И у Бацова с Стерлядкиным пошли перекоры. Пользуясь их увлечением, граф подмигнул мне глазом, и я пошел с ним в соседнюю светелку.
– Поддерживай, пожалуйста. Луку! – сказал он почти шепотом. – Мне хочется, чтоб он отравил этого барышника (Стерлядкина): уж он слишком допекает бедного Бацова, а Карай, может быть, и оскачет: собака по породе выше Азарного.
– Что ж, господа, полноте вам спорить, не видя дела. Хотите сажать – уступлю вам зайца, а не хотите – мерять своих молодых, – сказал Атукаев, входя обратно.
– Вот тебе и весь сказ! – возразил Стерлядкин Бацову. – Идет, так? Я не отступаю от вчерашнего уговора… Только не иначе, как на завладай, и заднюю по хвосту. Мне не жаль собаки…
– Ну, вот, что ты меня, дурака, что ли, нашел! Пущу я на завладай с осенистой и втравленной собакой! Тебе говорят русским языком, что Карай – погодок и скачет щенячью… До угонки, изволь. Я те вставлю очки! Разве я не видал твоего редкомаха? За псарскими воду возит; а тут… Пустяки, брат… ты меня храбростью не удивишь!

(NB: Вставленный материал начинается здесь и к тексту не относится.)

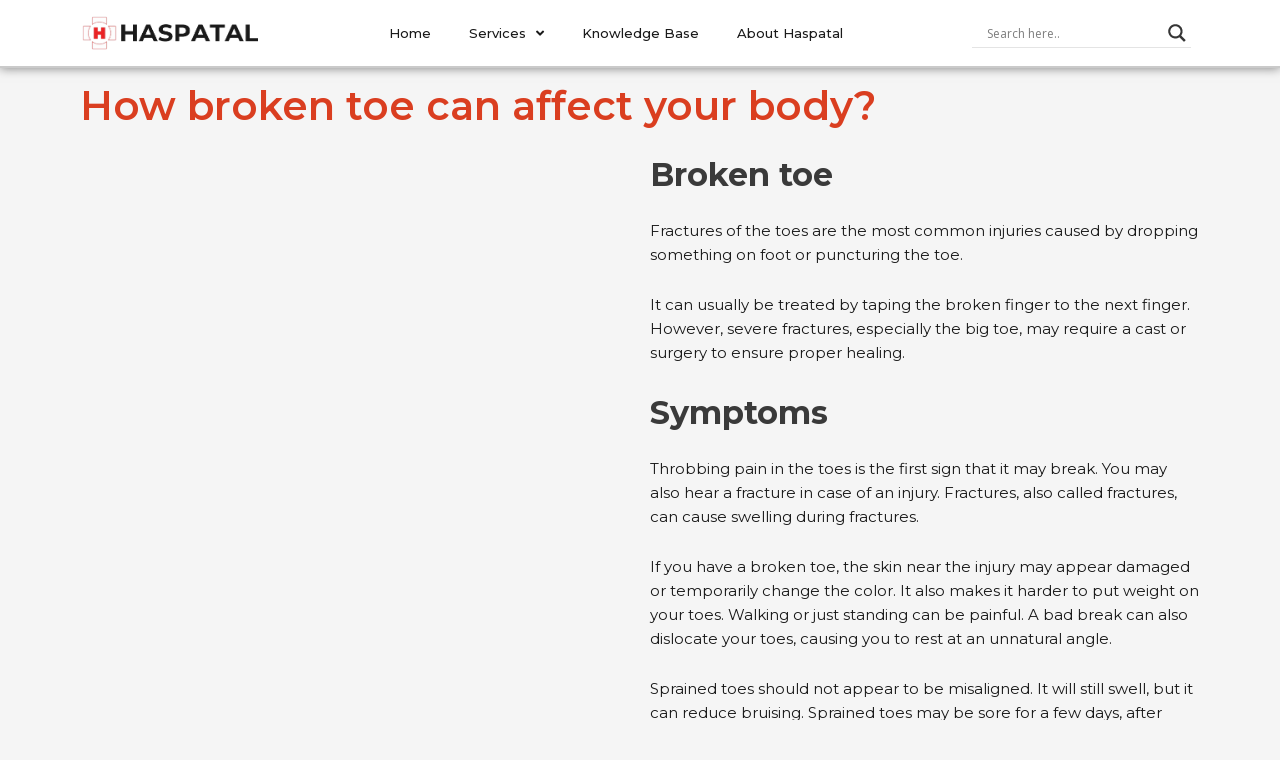

--- FILE ---
content_type: text/html; charset=UTF-8
request_url: https://haspatal.com/wp-admin/admin-ajax.php?action=api_get_state
body_size: -130
content:
{"api_data":{"data":[],"total":"0"},"options":""}

--- FILE ---
content_type: text/css
request_url: https://haspatal.com/wp-content/uploads/elementor/css/post-5426.css?ver=1729539698
body_size: 28
content:
.elementor-5426 .elementor-element.elementor-element-89d6dba .elementor-heading-title{color:#DA3E20;font-family:"Montserrat", Sans-serif;font-weight:600;}.elementor-5426 .elementor-element.elementor-element-fac4749{color:#191919;font-family:"Montserrat", Sans-serif;font-weight:400;}.elementor-5426 .elementor-element.elementor-element-843df90 > .elementor-widget-container{margin:-1214px 127px 0px -32px;}:root{--page-title-display:none;}@media(max-width:767px){.elementor-5426 .elementor-element.elementor-element-843df90 > .elementor-widget-container{margin:0px 0px 0px 0px;padding:0px 0px 0px 0px;}}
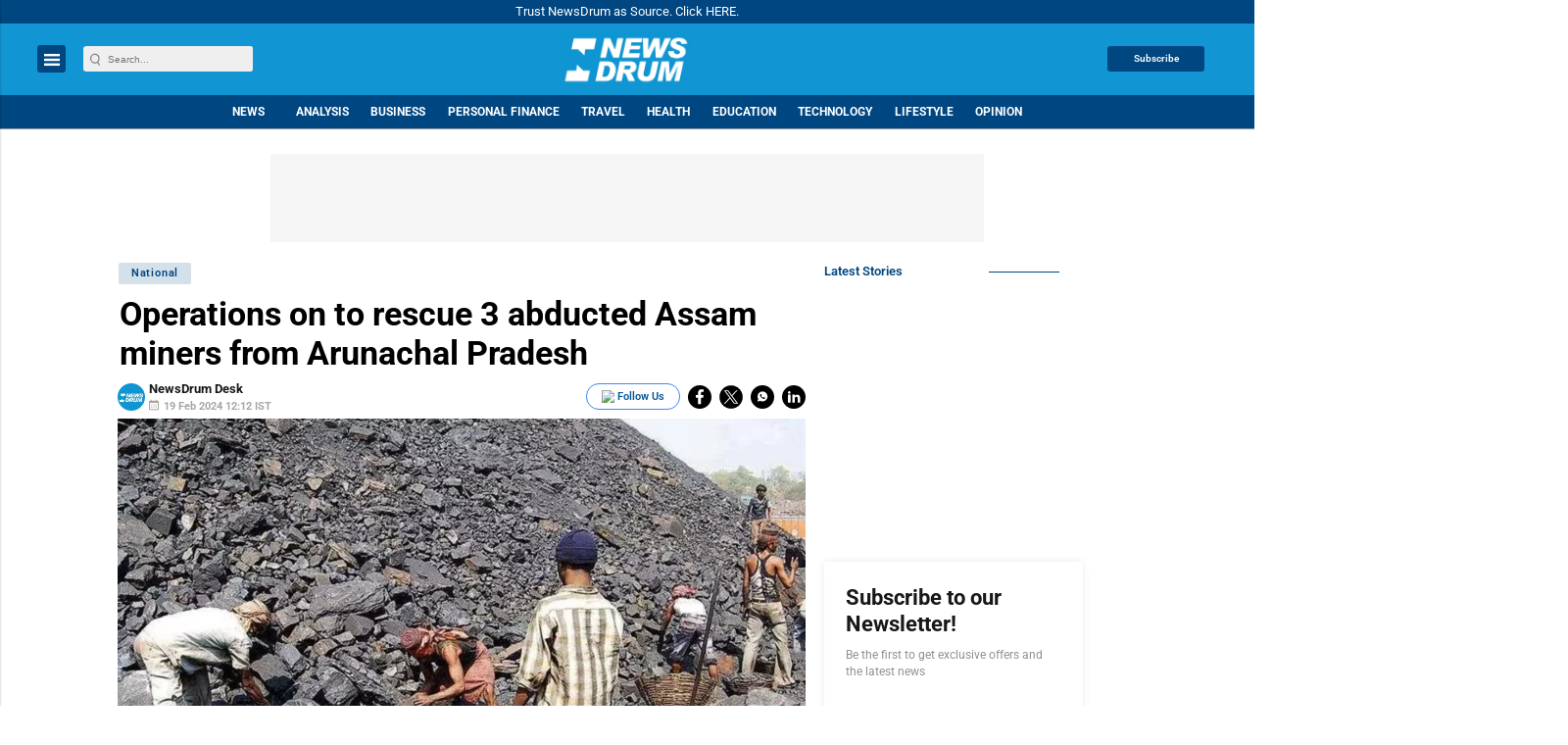

--- FILE ---
content_type: text/html; charset=utf-8
request_url: https://www.google.com/recaptcha/api2/aframe
body_size: -85
content:
<!DOCTYPE HTML><html><head><meta http-equiv="content-type" content="text/html; charset=UTF-8"></head><body><script nonce="UGfOzd1ZT8ycNcn-ZkdzQQ">/** Anti-fraud and anti-abuse applications only. See google.com/recaptcha */ try{var clients={'sodar':'https://pagead2.googlesyndication.com/pagead/sodar?'};window.addEventListener("message",function(a){try{if(a.source===window.parent){var b=JSON.parse(a.data);var c=clients[b['id']];if(c){var d=document.createElement('img');d.src=c+b['params']+'&rc='+(localStorage.getItem("rc::a")?sessionStorage.getItem("rc::b"):"");window.document.body.appendChild(d);sessionStorage.setItem("rc::e",parseInt(sessionStorage.getItem("rc::e")||0)+1);localStorage.setItem("rc::h",'1763529032378');}}}catch(b){}});window.parent.postMessage("_grecaptcha_ready", "*");}catch(b){}</script></body></html>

– Ха, ха, ха! Вот он каков! А вчера как рисовался?
– Полноте, господа, кончайте! К чему тут в далекое забегать? Еще собак вздумали портить!.. Померяли – и конец… Вы за славу, а мы за вас попридержим. Ты за кого держишь? – спросил меня граф.
– Я? Теперь пока не знаю. А вот взгляну, которая покажется, – отвечал я.
– Ну, и прекрасно! Так идет, что ли, господа? Велите ввести собак.
– Да к чему и вводить? У нас семь пятниц на неделе. А там, пожалуй, чего доброго, еще и разревется, как тюлень на льду, – произнес как-то свысока и самонадеянно Стерлядкин, поднимаясь со стула.
– А ты, щучья п… – начал было Бацов с свойственной ему быстротою и энергией, но граф не дал ему кончить. Все мы приступили к состязателям и уговорили их «мерять собак» просто, а сами вызвались присутствовать в качестве судей и общим приговором утвердить славу за быстрейшей.
Послали привести собак на погляденье. Первого – Азарного – ввел Стерлядкина стремянный на своре. Это была муруго-пегая, чистопсовая собака, собранная вполне, рослая, круторебрая, на твердых ногах, но собака скамьистая[13] и с коротким щипцем. Увидевши своего господина, она степенно подошла к нему и положила голову на колено.
Вслед за ним, на свист Бацова, вихрем влетел Карай в комнату и, прыгнув к нему на грудь, заскиглил и замахал хвостом.
– Ох ты мой… шалунок!.. – приговаривал Бацов, лаская своего любимца. Карай спустился на пол и и начал бегать и обнюхивать. Это была очень породистая густопсовая собака, почти во всех ладах:[14] он был немного лещеват, но с крутым верхом[15] и на верных ногах сухая голова, глаза на выкате, тонкий щипец, хотя немного подуздоват. Глядя на этого, с черною лоснящеюся шерстью и проточиной на лбу, белогрудого красавца, видно было, что он еще не опсовел и по молодости не сложился вполне, но по ладам и «розвязи» нельзя было не предпочесть его Азарному.